§ BRIEF: Present the data once more in exactly its original form.
#### TASK INPUT
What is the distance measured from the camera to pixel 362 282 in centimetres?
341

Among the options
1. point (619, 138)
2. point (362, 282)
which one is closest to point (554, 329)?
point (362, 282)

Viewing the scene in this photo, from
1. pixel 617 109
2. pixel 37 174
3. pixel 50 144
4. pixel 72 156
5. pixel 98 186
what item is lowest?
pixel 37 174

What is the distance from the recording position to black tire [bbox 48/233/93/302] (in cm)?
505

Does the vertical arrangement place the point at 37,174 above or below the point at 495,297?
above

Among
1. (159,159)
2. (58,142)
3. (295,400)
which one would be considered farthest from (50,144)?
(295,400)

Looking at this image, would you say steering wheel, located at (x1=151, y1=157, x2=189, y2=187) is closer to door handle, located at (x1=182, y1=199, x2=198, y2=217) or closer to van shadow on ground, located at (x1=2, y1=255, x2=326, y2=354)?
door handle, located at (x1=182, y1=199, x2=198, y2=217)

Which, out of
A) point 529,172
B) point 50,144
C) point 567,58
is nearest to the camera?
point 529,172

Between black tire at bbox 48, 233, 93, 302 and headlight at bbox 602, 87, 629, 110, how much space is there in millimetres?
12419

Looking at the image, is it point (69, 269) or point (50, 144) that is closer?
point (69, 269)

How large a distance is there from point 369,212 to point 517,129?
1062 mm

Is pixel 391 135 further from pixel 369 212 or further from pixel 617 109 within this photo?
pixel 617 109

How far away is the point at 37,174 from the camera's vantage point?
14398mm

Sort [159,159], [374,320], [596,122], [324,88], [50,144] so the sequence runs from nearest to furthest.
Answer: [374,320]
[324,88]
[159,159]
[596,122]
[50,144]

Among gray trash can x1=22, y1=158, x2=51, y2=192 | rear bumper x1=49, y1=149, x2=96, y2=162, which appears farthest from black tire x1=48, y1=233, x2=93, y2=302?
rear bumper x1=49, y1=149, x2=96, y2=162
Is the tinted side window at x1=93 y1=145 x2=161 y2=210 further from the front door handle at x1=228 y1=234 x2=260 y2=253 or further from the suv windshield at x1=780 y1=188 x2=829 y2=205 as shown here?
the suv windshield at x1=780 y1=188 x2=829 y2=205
########
§ COMPLETE RESPONSE:
What is the distance measured from the camera to pixel 362 282 in centimetres?
341

Among the options
1. point (619, 138)
2. point (362, 282)
which one is closest to point (554, 329)?
point (362, 282)

Viewing the scene in this photo, from
1. pixel 617 109
2. pixel 37 174
3. pixel 50 144
4. pixel 72 156
5. pixel 98 186
what item is lowest?
pixel 37 174

What is the distance from the recording position to black tire [bbox 48/233/93/302] (in cm)?
505

Does the vertical arrangement place the point at 37,174 above or below the point at 495,297?
above

Among
1. (159,159)
2. (58,142)
3. (295,400)
which one would be considered farthest from (50,144)?
(295,400)

Looking at this image, would you say steering wheel, located at (x1=151, y1=157, x2=189, y2=187) is closer to door handle, located at (x1=182, y1=199, x2=198, y2=217) or closer to van shadow on ground, located at (x1=2, y1=255, x2=326, y2=354)?
door handle, located at (x1=182, y1=199, x2=198, y2=217)

Which, out of
A) point 529,172
B) point 50,144
C) point 567,58
is nearest to the camera?
point 529,172

Between black tire at bbox 48, 233, 93, 302 and headlight at bbox 602, 87, 629, 110, how much space is there in millimetres?
12419

Looking at the image, is it point (69, 269) or point (50, 144) that is closer?
point (69, 269)

How large a distance is there from point 369,212 to point 517,129?
1062 mm

Is pixel 391 135 further from pixel 369 212 or further from pixel 617 109 within this photo?
pixel 617 109

How far away is the point at 37,174 from the camera's vantage point?
14398mm

Sort [159,159], [374,320], [596,122], [324,88], [50,144] so the sequence runs from nearest to furthest.
Answer: [374,320]
[324,88]
[159,159]
[596,122]
[50,144]

Among gray trash can x1=22, y1=158, x2=51, y2=192 | rear bumper x1=49, y1=149, x2=96, y2=162, which appears farthest from black tire x1=48, y1=233, x2=93, y2=302?
rear bumper x1=49, y1=149, x2=96, y2=162
Is the tinted side window at x1=93 y1=145 x2=161 y2=210 further from the front door handle at x1=228 y1=234 x2=260 y2=253 or further from the suv windshield at x1=780 y1=188 x2=829 y2=205 as shown here?
the suv windshield at x1=780 y1=188 x2=829 y2=205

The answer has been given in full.